--- DOCUMENT TEXT Enclosed Below ---
Proof: The equation having its roots as the given numbers is
\(
\begin{aligned}
x^2- & 2 A x+G^2=0 \\
\Rightarrow \quad x & =\frac{2 A \pm \sqrt{4 A^2-4 G^2}}{2} \\
& =A \pm \sqrt{A^2+G^2}
\end{aligned}
\)
Property-5: If \(A, G\), and \(H\) are arithmetic, geometric and harmonic means between three given numbers \(a, b\) and \(c\), then the equation having \(a, b\), and \(c\) as its roots is
\(
x^3-3 A x^2+\frac{3 G^3}{H} x-G^3=0
\)
Proof: We have,
\(
\begin{aligned}
& A=\frac{a+b+c}{3}, G=(a b c)^{1 / 3}, \\
& \frac{1}{H}=\frac{\frac{1}{a}+\frac{1}{b}+\frac{1}{c}}{3} \\
\therefore \quad & a+b+c=3 A, a b c=G^3
\end{aligned}
\)
and
\(
\frac{3 G^3}{H}=a b+b c+c a
\)
The equation having \(a, b\), and \(c\) as its roots is
\(
\begin{aligned}
& x^3-(a+b+c) x^2+(a b+b c+c a) x-a b c=0 \\
\Rightarrow & x^3-3 A x^2+\frac{3 G^3}{H} x-G^3=0
\end{aligned}
\)
Example 11: If the A.M. between two numbers exceeds their G.M. by 2 and the G.M. exceeds their H.M. by \(8 / 5\), find the numbers.
Solution: \(A-G=2 \dots(1)\)
\(
G-H=8 / 5 \dots(2)
\)
\(G^2=A H\)
\(
=(G+2)(G-8 / 5)
\)
\(
\Rightarrow \quad G=8
\)
\(
\Rightarrow \quad a b=64 \dots(3)
--- End of Enclosed DOCUMENT TEXT ---
--- GIVEN INFORMATION Enclosed Below ---
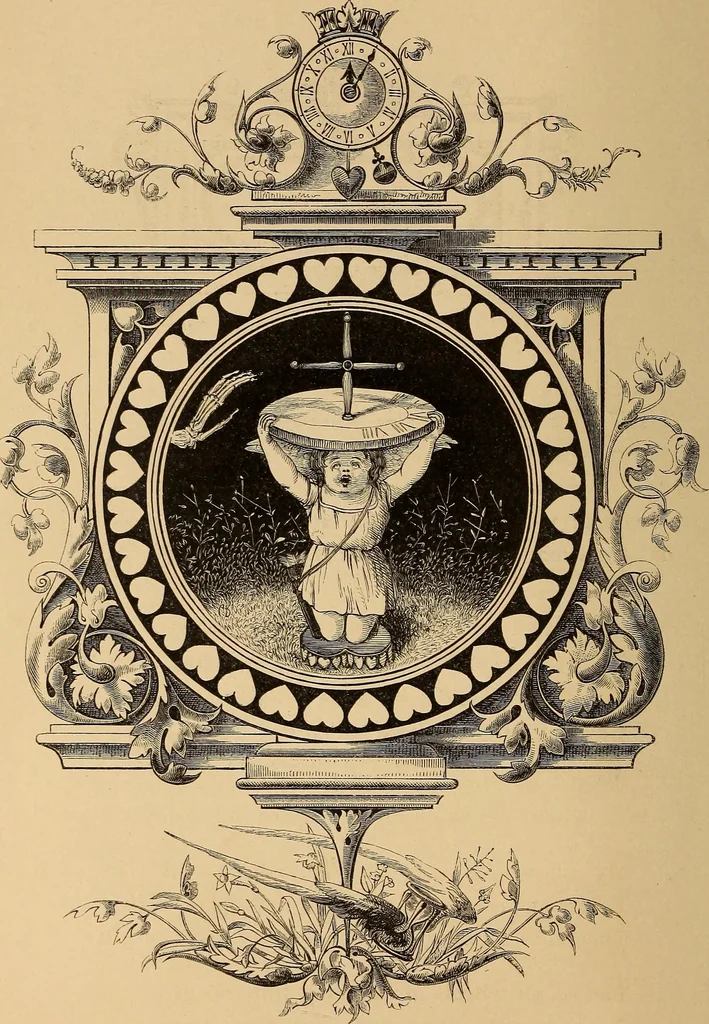 An illustration from Quarles' emblems: illustrated by Charles Bennett and W. Harry Rogers, 1861, leaf 197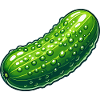 Curved pickle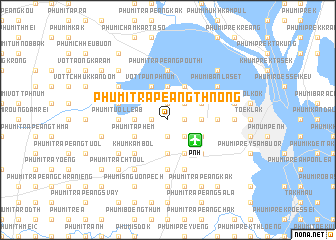 map of Phumĭ Trâpeăng Thnóng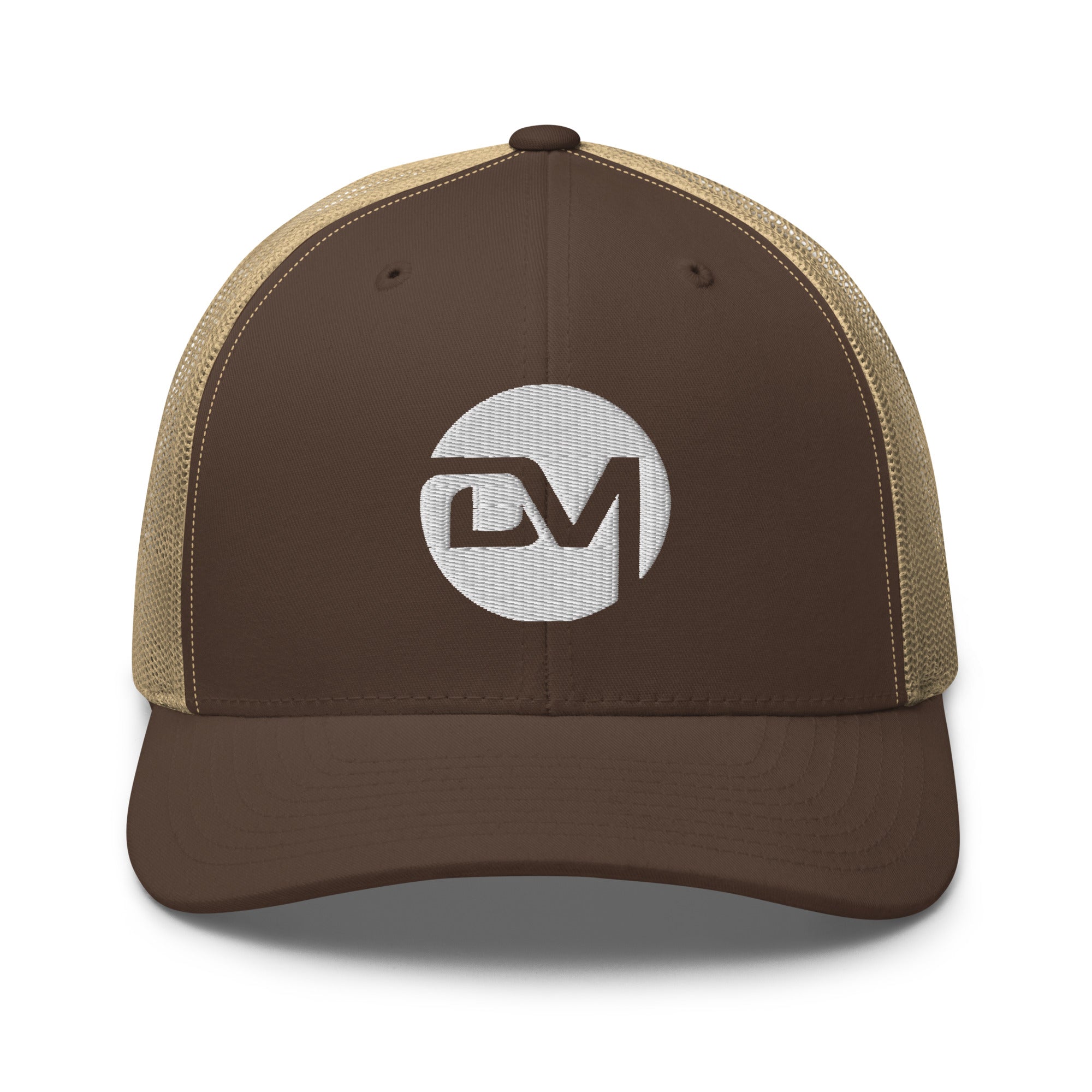 Brown & khaki hat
--- End of Enclosed GIVEN INFORMATION ---
*TO DO*
• A. In the text on arithmetic, geometric and harmonic means, what value of G does the solution to Example 11 reach?
• B. Please continue the text on arithmetic, geometric and harmonic means from the point where it stops.

*YOUR WRITTEN ANSWERS*
• A. G = 8

• B.
\)
From (1),
\(
\begin{aligned}
& A=10 \\
\Rightarrow \quad & a+b=20 \dots(4)
\end{aligned}
\)
Solving (3) and (4), we get \(a=4\) and \(b=16\) or \(a=16\) and \(b=4\).
Arithmetic and Geometric Sequences
If \(a_1, a_2, a_3, \ldots, a_n \ldots\) is an A.P. and \(b_1, b_2, b_3, \ldots, b_n, \ldots\) is a G.P., then the sequence \(a_1 b_1, a_2 b_2, a_3 b_3, \ldots, a_n, b_n, \ldots\) is said to be an arithmetico-geometric sequence.
For example, \(a,(a+d) r,(a+2 d) r^2,(a+3 d) r^3, \ldots\). is an arith-metico-geometric sequence.
The general term of an arithmetico-geometric sequence is the product of \(n^{\text {th }}\) terms of the corresponding A.P. and G.P.
For example, \(n^{\text {th }}\) term of \(a,(a+d) r,(a+2 d) r^2,(a+3 d) r^3, \ldots \ldots\) is
\(
\left\{a+(n-1) d \mid r^{n-1}\right.
\)
The sum of \(n\) terms of an arithmetico-geometric sequence \(a,(a+d) r,(a+2 d) r^2,(a+3 d) r^3, \ldots\). is given by
\(
S_n= \begin{cases}\frac{a}{1-r}+d r\left(\frac{1-r^{n-1}}{1-r}\right)-\frac{\{a+(n-1) d\} r^n}{1-r} & , \text { when } r \neq 1 \\ \frac{n}{2}\{2 a+(n-1) d\} & , \text { when } r=1\end{cases}
\)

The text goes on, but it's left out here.